Short exercise A
Reproduce everything in the forum thread from "Put it facing" down to "them trees. (((o)))".
Short exercise B
Convert everything in the rows from the line containing "How large is" down to the end of the rows into a Markdown table, leaving out blank lines. Use the columns "Number" and "Text".

Article
-----

Put it facing south and Mew will be curled up by that door in the cooler season.  Food will entice, like MM suggested. Adding a window might help entice, more light inside. Vertical piece of non yellowing plexi at the back?  :sunny:
"No amount of belief makes something a fact." James Randi

1 Thessalonians 5:21

2020 Polaris Ranger 570 to forward firewood, Husqvarna 555 XT Pro, Stihl FS560 clearing saw and continuously thinning my ground, on the side. Grow them trees. (((o)))

thecfarm

As long as the wife is happy with it.  :wink_2:
What did you use to weatherproof it?
Model 6020-20hp Manual Thomas bandsaw,TC40A 4wd 40 hp New Holland tractor, 450 Norse Winch, Heatmor 400 OWB,YCC 1978-79

RetiredTech

Quote from: thecfarm on June 16, 2024, 08:37:12 AMWhat did you use to weatherproof it?
The off white is left over latex house paint from building my generator shed. I bought a quart of brown latex for the log part. I painted it all white to begin with, but it was just too white. I wanted to trim around the entrance with some light blue I had, but my wife said no because it's a female cat.
Philippians 4:8

Branson 4520R, EA Wicked Root Grapple, Dirt Dog Pallet Forks
Echo cs-450 & cs-620p , Husqvarna 136, Poulan Pro, and Black Max Chainsaws
Partially built bandsaw mill

aigheadish

These dang putters...

I think I mentioned that the putter I made broke, from the shaft to putter head. And, as version 1 it was too light anyway, so I wanted to try again.

However, I'm not sure I wanted to try again, and again, and again, and again...

I had a putter head I was pleased with, after cutting too big a hole for the insert and shaft I have on the previous one. I learned my lesson about cutting the shaft hole just larger than the shaft, then coming in through the bottom with the slightly larger insert hole. I finally got the guts to hog out the bottom (for added weight) and drill out the through hole where the insert would go. Everything went reasonably well until I drilled the larger hole for the insert. It didn't line up very well with the shaft side of the hole (I just thought maybe it's better to start on the underside with the larger hole, drilled to depth, then come in through that side with the smaller drill bit indexed to the center of the larger hole?). Upon running my bolt into the insert I gave it a little too much, thinking the threads on the bolt could thread the wood, but I ended up blowing through a bit of the wood on the top of the head. Oh well, I can sand that out. Next I decided I wanted to bury the insert a bit further into the bottom of the putter head.... and snap, deep crack through the whole thing.

-----

Given data
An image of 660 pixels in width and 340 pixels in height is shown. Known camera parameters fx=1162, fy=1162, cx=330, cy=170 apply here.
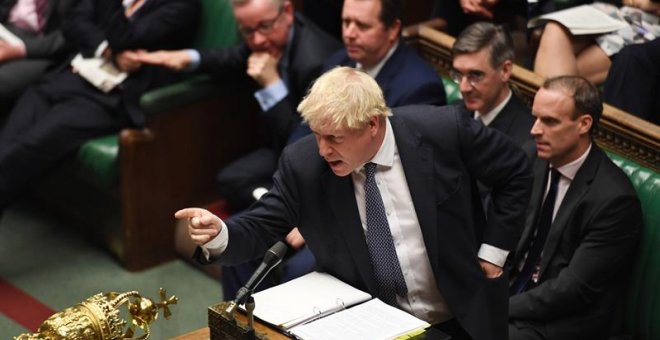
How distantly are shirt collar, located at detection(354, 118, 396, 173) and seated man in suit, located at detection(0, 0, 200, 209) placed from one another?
1.88 meters

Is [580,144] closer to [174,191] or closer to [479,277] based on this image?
[479,277]

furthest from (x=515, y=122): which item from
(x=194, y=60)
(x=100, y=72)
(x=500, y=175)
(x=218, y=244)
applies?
(x=100, y=72)

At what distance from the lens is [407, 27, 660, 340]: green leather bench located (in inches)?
127

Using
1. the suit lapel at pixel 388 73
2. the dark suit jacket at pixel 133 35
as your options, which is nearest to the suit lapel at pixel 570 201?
the suit lapel at pixel 388 73

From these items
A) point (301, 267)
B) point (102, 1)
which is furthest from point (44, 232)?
point (301, 267)

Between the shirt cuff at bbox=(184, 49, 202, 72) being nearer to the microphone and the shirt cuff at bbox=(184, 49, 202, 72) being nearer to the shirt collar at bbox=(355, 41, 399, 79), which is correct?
the shirt collar at bbox=(355, 41, 399, 79)

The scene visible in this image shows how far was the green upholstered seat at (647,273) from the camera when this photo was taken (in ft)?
10.6

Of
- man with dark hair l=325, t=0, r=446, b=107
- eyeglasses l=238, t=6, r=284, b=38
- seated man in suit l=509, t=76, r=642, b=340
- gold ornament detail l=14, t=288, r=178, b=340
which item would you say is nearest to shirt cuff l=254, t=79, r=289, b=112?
eyeglasses l=238, t=6, r=284, b=38

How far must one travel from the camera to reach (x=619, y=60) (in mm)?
3742

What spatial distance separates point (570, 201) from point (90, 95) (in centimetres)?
210

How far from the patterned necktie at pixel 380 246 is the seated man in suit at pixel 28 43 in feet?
7.99

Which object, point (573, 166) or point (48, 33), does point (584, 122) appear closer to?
point (573, 166)

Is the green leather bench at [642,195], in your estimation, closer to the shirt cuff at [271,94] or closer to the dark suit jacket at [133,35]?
the shirt cuff at [271,94]

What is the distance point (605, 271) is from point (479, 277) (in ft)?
1.76
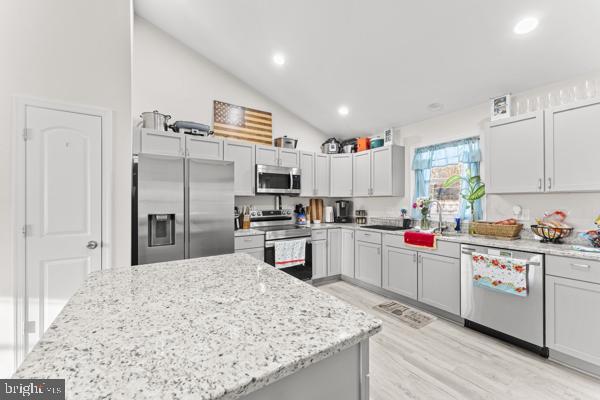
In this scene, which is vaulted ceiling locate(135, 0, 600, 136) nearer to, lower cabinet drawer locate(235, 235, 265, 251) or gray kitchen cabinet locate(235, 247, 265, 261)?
lower cabinet drawer locate(235, 235, 265, 251)

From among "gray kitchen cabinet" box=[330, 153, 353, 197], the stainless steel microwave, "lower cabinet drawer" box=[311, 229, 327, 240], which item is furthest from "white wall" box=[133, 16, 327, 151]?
"lower cabinet drawer" box=[311, 229, 327, 240]

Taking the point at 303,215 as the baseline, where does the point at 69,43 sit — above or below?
above

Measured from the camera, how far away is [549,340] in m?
2.11

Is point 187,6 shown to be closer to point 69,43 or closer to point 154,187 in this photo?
point 69,43

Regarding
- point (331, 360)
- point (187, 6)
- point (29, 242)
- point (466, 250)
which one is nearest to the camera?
point (331, 360)

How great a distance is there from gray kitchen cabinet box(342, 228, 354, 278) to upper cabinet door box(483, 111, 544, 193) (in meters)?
1.91

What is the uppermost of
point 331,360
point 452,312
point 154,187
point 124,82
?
point 124,82

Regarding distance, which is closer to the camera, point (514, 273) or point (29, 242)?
point (29, 242)

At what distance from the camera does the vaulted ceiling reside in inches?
85.6

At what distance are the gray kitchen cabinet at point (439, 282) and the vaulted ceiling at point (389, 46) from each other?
2.00m

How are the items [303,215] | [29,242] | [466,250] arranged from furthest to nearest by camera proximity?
[303,215] < [466,250] < [29,242]

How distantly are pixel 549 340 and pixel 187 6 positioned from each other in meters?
4.87

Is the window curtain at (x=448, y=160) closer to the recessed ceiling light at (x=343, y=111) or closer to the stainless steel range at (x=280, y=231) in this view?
the recessed ceiling light at (x=343, y=111)

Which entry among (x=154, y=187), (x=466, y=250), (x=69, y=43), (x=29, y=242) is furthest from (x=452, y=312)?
(x=69, y=43)
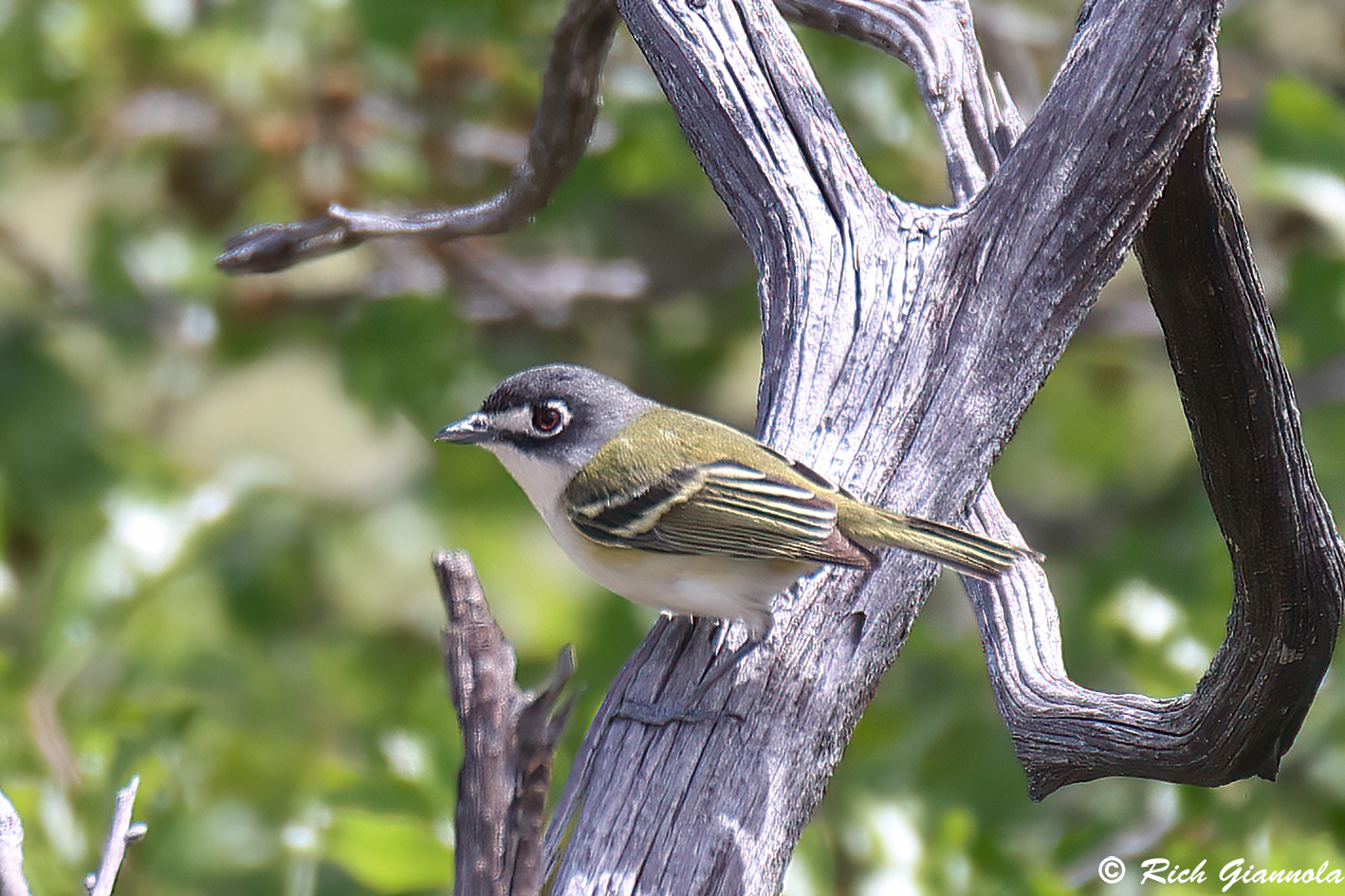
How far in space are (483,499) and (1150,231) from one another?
10.1 feet

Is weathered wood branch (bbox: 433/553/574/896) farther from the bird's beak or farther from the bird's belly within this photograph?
the bird's beak

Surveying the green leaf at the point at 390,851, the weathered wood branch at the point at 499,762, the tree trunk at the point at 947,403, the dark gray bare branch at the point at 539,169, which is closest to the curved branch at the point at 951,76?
the tree trunk at the point at 947,403

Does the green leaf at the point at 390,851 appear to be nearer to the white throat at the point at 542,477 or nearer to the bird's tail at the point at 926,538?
the white throat at the point at 542,477

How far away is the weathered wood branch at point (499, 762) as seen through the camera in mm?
1211

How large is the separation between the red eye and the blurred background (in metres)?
0.69

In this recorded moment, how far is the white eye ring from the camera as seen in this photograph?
8.63ft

-----

Result A
Put it facing south and Mew will be curled up by that door in the cooler season.  Food will entice, like MM suggested. Adding a window might help entice, more light inside. Vertical piece of non yellowing plexi at the back?  :sunny:
"No amount of belief makes something a fact." James Randi

1 Thessalonians 5:21

2020 Polaris Ranger 570 to forward firewood, Husqvarna 555 XT Pro, Stihl FS560 clearing saw and continuously thinning my ground, on the side. Grow them trees. (((o)))

Result B
| Number | Text |
|---|---|
| 1 | How large is the separation between the red eye and the blurred background (in metres)? |
| 2 | 0.69 |
| 3 | In this recorded moment, how far is the white eye ring from the camera as seen in this photograph? |
| 4 | 8.63ft |